_TASK INSTRUCTIONS_
Can you rewrite the entries below, replacing "distant shoreline" with "far shoreline" and changing nothing else, and omit the pictures from your answer?

Records of scene-based questions
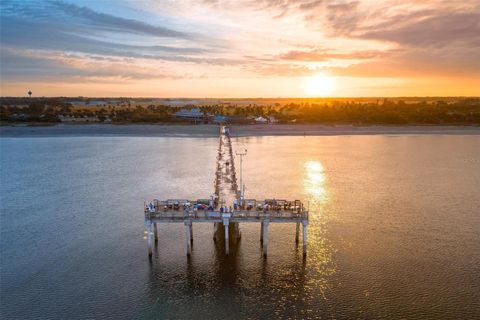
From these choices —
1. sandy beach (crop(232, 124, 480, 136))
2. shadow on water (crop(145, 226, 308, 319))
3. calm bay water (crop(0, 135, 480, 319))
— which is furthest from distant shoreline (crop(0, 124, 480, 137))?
shadow on water (crop(145, 226, 308, 319))

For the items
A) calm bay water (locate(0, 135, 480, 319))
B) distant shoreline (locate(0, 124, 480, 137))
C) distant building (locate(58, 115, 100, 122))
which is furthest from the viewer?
distant building (locate(58, 115, 100, 122))

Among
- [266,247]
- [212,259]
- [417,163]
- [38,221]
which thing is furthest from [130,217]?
[417,163]

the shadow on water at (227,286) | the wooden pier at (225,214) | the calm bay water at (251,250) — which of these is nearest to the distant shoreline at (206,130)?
the calm bay water at (251,250)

_ANSWER FOR THE TASK_
From these choices —
1. sandy beach (crop(232, 124, 480, 136))
2. shadow on water (crop(145, 226, 308, 319))
3. calm bay water (crop(0, 135, 480, 319))
— which is furthest from far shoreline (crop(0, 124, 480, 137))?
shadow on water (crop(145, 226, 308, 319))

For the items
A) calm bay water (locate(0, 135, 480, 319))
B) far shoreline (locate(0, 124, 480, 137))
C) distant building (locate(58, 115, 100, 122))
which is furthest from the viewer?
distant building (locate(58, 115, 100, 122))

Among
- [266,247]
- [212,259]
- [417,163]
- [38,221]
which thing is furthest from [130,217]?
[417,163]

the shadow on water at (227,286) | the wooden pier at (225,214) | the calm bay water at (251,250) — which of these is nearest to the far shoreline at (206,130)?
the calm bay water at (251,250)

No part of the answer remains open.